Cet Accord, signé le 20 mai 2024 à Belgrade, fixe le cadre juridique particulier visant à établir les principes généraux de la coopération entre les deux pays dans le domaine de la défense, fondée sur les principes d’égalité, de réciprocité et d’intérêts communs. – Projet de loi relatif au serment des Ambassadeurs. Le présent projet de loi a vocation à fixer le contenu du serment devant être prononcé par les Ambassadeurs Extraordinaires et Plénipotentiaires de la République Gabonaise accrédités à l’étranger, préalablement à leur entrée en fonctions. Il poursuit deux objectifs distincts. Sur le plan institutionnel, il s’agit de fixer de manière précise et officielle le contenu du serment que les Ambassadeurs sont tenus de prononcer avant leur entrée en fonctions, afin de solenniser leur installation dans leurs postes d’accréditation à l’étranger. Sur le plan déontologique et éthique, le présent projet de loi vise à engager ces hauts cadres diplomatiques à une plus grande responsabilité, tant dans l’exercice de leurs fonctions officielles que dans leur conduite personnelle, en vue d’assurer une représentation exclusive, digne et irréprochable de la République Gabonaise et du Chef de l’État à l’étranger. ∙ Projet de loi autorisant la ratification de l’Accord portant création du Centre International des Mangroves. Le présent projet de loi, pris en application des dispositions des articles 162 et 163 de la Constitution, autorise ratification de l’Accord portant création du Centre International des Mangroves.

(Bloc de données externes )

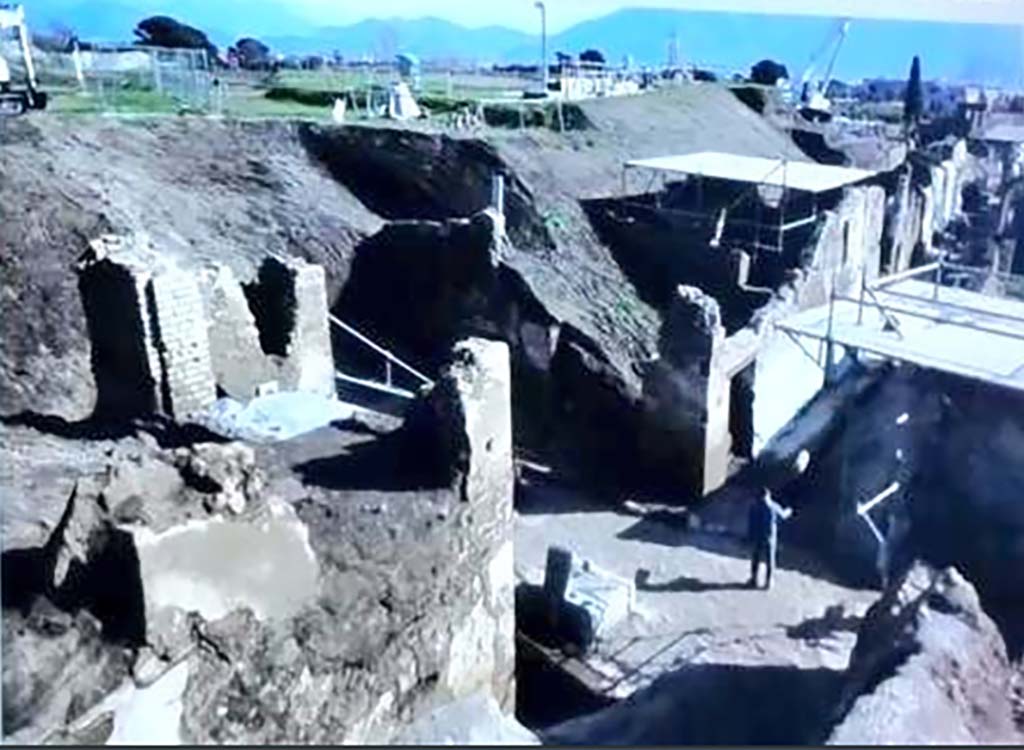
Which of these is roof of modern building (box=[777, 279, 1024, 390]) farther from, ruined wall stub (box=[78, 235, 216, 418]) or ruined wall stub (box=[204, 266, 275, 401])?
ruined wall stub (box=[78, 235, 216, 418])

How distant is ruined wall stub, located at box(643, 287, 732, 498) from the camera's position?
637cm

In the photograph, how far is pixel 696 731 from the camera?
13.1ft

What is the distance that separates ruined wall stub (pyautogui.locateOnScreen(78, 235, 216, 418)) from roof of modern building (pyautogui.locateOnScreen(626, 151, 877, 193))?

MINISTERE DE LA PLANIFICATION ET DE LA PROSPECTIVE – Projet de loi portant approbation du Plan National de Croissance et de Développement (PNCD) 2026-2030. Le présent projet de loi, pris en application des dispositions de l’article 94 de la Constitution, porte approbation du Plan National de Croissance et de Développement 2026-2030, en abrégé PNCD. Le PNCD structure l’action publique autour de trois axes majeurs : Le premier axe porte sur la consolidation des prérequis au développement. Il s’agit de renforcer les fondations du pays en assurant la souveraineté énergétique et hydrique, en modernisant les infrastructures physiques et numériques, et en consolidant la sécurité nationale. Le deuxième axe porte sur le développement des leviers de transformation économique accélérée. Il vise à stimuler la croissance par la transformation numérique, le renforcement du capital humain, la modernisation de l’État et le développement du secteur privé, avec un meilleur accès au financement. Le troisième axe porte sur la construction d’une prospérité économique partagée. Il entend favoriser une économie diversifiée et résiliente, promouvoir une société inclusive et préserver le patrimoine naturel, afin d’assurer une croissance durable et équitable. Le présent projet de loi s’inscrit dans le cadre de la consolidation des institutions républicaines et du renforcement d’une gouvernance fondée sur la performance et la redevabilité. Il vise, à terme, l’amélioration de la gestion publique et une réponse structurée aux défis socio-économiques auxquels fait face la République Gabonaise.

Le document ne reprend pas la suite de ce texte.